[課題一覧]
1. ホテルの食品ロス削減に関する文章によると、ホテル ザ セレスティン東京芝がTABETEを導入したのはいつですか。
2. ホテルの食品ロス削減に関する文章を、最後の文の後から書き進めてください。

三井不動産ホテルマネジメント様は国内外に40ヶ所のホテルを運営されています。

今回インタビューさせていただいた「ホテル ザ セレスティン東京芝」様では、2022年7月からTABETEを導入いただき、朝食ビュッフェで余ってしまったパンやお料理を詰め合わせで出品され、50%以上の食品ロス削減に成功されました。

ハイクラスのホテルにおけるTABETE導入実績が少ない中で、独自のノウハウを活かしたオペレーションを設計。安心・安全を第一に、HACCP含めた衛生基準をクリアした上でTABETEをご活用いただいている株式会社三井不動産ホテルマネジメント様に、食品ロス削減のノウハウをお伺いしました。

■今回お話を伺った方
・小野寺さん(写真右から三番目):
  ホテル ザ セレスティン東京芝 統括総支配人
・元小出さん(写真右から二番目):
  ホテル ザ セレスティン東京芝 総調理長
・村田さん(写真一番右):
  業務推進本部 クオリティマネジメント部
  サステナビリティ推進室 次長

当社のサステナビリティ5本柱のうち1つが「食品ロス」。取り組みに向け調査した結果、TABETEが一番の導入候補に

篠田:最初に、TABETEを知っていただいたきっかけについて教えていただけますか?

村田さん:弊社のサステナビリティにおける5本柱の取り組みの一つが、「食品ロス削減」です。その取り組み方針を決めるにあたり、インターネットで食品ロスに関するサービスや取り組みを研究し、何が弊社にマッチするかを調査していました。

村田さんはサステナビリティ推進室にて、サステナビリティに関する新規の取り組み提案、実施に向けた社内調整等をご担当されています。

実は、かなり早い段階でTABETEを見つけ、数年前のガイアの夜明けに取り上げられたことにも着目し、「これは自分達のホテルでも使えるのではないか?」と思い、ご連絡しました。

篠田:調べ始めた当初から、TABETEを見つけ出して、注目していただいていたのですね。ありがとうございます!ちなみに、他のサービスや取り組みとも比較されたのでしょうか?

村田さん:はい。網羅的に、全ての食品ロス削減サービスや取り組みは調べて比較いたしました。提案する以上、比較した上で一番良いと思えるものを、自信を持って提案する必要がありましたので。TABETEが一番マッチしたサービスだと感じたので、提案の一番に挙げました。

TABETEユーザーの食品ロス削減意識、環境への意識の高さが、一番の決め手

篠田:網羅的に調べられた上で、TABETEを提案に挙げていただいたのですね。他サービスと比較して、村田さんの中で何が決め手だったのでしょうか?

村田さん:ユーザーさんの食品ロスや環境配慮への感度が非常に高いと感じたことが、一番の決め手でした。

サービスを比較する中で、各サービスの口コミやレビューまで確認していたのですが、TABETEアプリに関してはレビューを見ていても、ユーザーのSDGsや環境配慮への感度が非常に高いと感じました。

お打ち合わせの中で代表の川越さんや池本さんとお話しした時に、食品ロスや環境意識が非常に高い方がメインのユーザー層だと認識することができました。

[エントリ抜粋]
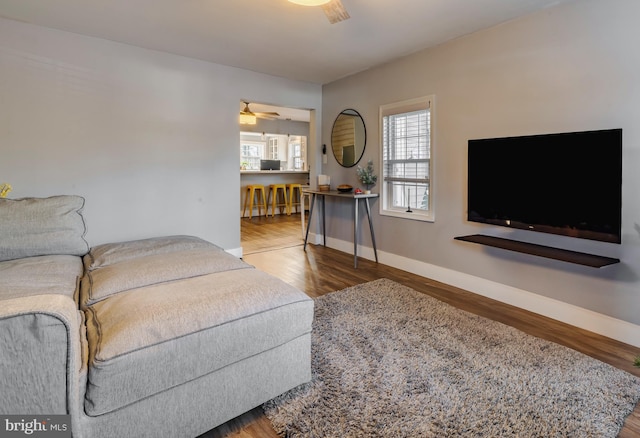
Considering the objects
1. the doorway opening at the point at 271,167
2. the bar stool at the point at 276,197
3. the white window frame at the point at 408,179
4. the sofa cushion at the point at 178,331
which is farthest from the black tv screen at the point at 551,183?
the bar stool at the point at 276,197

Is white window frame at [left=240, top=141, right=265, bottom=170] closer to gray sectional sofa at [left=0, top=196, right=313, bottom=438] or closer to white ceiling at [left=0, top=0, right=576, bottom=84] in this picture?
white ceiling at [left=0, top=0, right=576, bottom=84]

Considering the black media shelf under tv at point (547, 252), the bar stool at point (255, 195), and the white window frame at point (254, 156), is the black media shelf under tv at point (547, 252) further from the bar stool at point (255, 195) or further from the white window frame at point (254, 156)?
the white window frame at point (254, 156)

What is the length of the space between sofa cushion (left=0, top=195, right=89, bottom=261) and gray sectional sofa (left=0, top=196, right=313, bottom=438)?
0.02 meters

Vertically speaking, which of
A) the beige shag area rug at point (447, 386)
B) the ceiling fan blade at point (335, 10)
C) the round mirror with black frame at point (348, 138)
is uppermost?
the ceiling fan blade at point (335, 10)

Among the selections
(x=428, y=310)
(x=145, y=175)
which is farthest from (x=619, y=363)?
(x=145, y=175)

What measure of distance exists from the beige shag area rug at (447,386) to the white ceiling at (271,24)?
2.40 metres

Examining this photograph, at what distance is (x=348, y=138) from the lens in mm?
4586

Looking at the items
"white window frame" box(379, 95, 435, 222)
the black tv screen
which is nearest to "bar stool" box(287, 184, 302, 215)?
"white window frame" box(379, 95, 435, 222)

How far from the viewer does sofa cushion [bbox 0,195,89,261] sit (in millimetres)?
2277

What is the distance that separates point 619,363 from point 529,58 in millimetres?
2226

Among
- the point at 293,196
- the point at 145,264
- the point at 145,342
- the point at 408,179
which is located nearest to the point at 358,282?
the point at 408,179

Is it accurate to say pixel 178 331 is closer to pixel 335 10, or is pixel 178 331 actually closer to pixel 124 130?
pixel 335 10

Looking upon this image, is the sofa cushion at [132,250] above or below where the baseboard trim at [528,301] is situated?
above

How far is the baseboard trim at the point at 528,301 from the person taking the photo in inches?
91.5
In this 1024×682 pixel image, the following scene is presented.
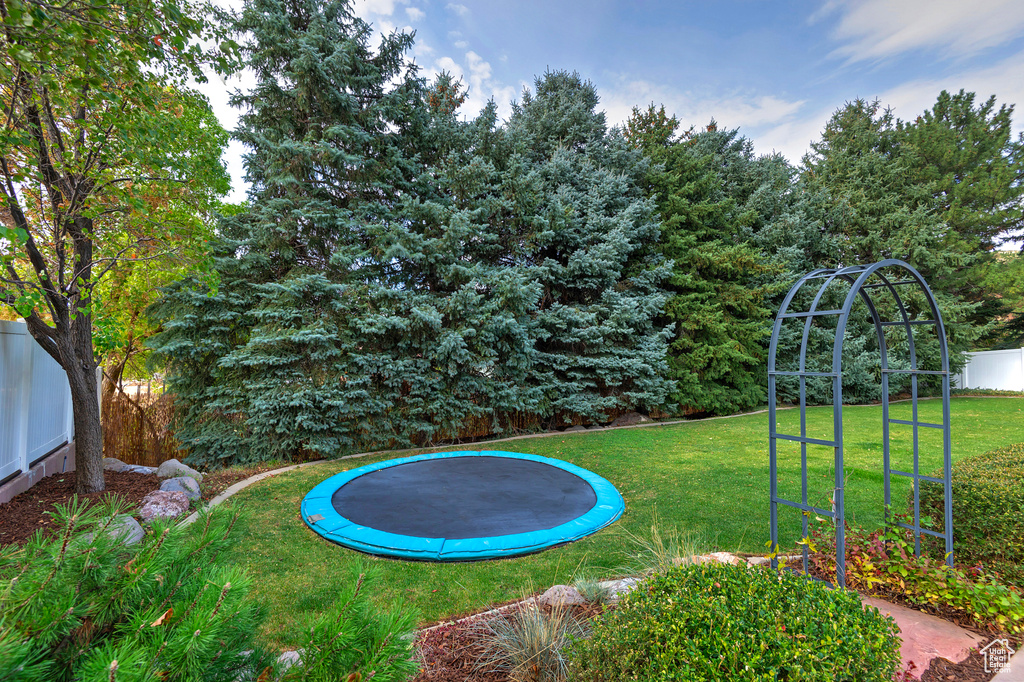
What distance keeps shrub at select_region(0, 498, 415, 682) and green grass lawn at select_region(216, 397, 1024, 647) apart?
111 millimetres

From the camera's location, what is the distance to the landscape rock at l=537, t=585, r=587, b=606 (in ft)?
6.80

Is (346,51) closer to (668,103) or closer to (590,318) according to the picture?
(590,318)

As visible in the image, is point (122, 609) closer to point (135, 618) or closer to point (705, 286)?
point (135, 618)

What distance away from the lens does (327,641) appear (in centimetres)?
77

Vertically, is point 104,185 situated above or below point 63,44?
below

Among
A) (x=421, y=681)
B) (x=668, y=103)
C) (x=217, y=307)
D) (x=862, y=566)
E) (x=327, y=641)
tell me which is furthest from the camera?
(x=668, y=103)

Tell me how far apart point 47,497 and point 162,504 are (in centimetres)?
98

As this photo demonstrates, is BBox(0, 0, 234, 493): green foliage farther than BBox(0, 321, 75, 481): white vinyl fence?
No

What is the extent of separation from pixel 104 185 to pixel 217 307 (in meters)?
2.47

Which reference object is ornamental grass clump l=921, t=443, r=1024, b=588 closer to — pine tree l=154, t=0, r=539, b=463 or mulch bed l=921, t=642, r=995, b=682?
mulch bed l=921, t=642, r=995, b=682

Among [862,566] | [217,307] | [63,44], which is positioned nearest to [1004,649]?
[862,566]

[回答一覧]
1. 2022年7月です。

2.
ホテルとして今年度はSDGsを推進しなければならないと考えておりましたので、感度の高いお客様と関わる中で、社内での意識醸成ができるのではないかと思いました。

ビュッフェの残食は全て廃棄するルール。分かっていても、「捨てるのが辛かった」

篠田:TABETE導入前に抱えられていた、食品ロスに関する課題を教えていただけますか。

元小出さん:会社の中の残食、食品取り扱いルールがあり、ビュッフェについては、朝食が終わると基本的には温度管理のできる個包装商品以外は廃棄にするというルールがありました。廃棄が出ないように残食のコントロールをすることがとても難しく、日々課題として抱えていました

ホテル ザ セレスティン東京芝の総調理長を務められる元小出さん。現場で発生する食品ロスに心を痛め、TABETE導入にも積極的に取り組んでいただいています。

手間ひまかけて折角つくったものを全て捨ててしまうところを見ていると、分かってはいても非常に心苦しく感じていました。

小野寺さん:毎日残食はチェックしていますが、ビュッフェである以上、キレイに料理が無くなることはまずありません。ビュッフェという業態を継続するにあたり必ず食品ロスは発生するため、なんとかしなければ、とはずっと思っていました。

その矢先に村田さんからちょうどTABETEのご提案をいただき、取り組みを進めていくことに致しました。

統括総支配人を務められる小野寺さん。ホテルでの責任者をしている中で、新しい取り組みにも積極的にチャレンジすることを重視されています。

一度は衛生基準でTABETE導入を諦めかけるも、「スチームコンベクション」の活用で壁を突破

篠田:TABETE導入の検討を進めていくにあたり、社内の衛生基準通りに運用するのは難しいのでは、という声が上がったと伺いました。具体的に、どのような課題が発生したのでしょうか?

村田さん:弊社では、保健所のアドバイスを受けながら作り上げた「食品衛生管理要領」があり、その要領は絶対遵守となっています。ビュッフェで残ったお料理を再度販売するという「食品の再提供」を実施するには、「中心温度が90度で90秒以上加熱」する必要があり、導入を検討したいが美味しさを担保して再加熱するのは難しいのではないかと頭を悩ませておりました。

そこで導入を諦めかけたところ、元小出総調理長から「いや、まだできる可能性がある。」と、衛生基準を乗り越えるご提案をいただいたことで話が進みました。

篠田:総調理長自ら、衛生基準を乗り越えるための方法をご提案いただいたのですね…!具体的には、どのような方法を実施されたのでしょうか?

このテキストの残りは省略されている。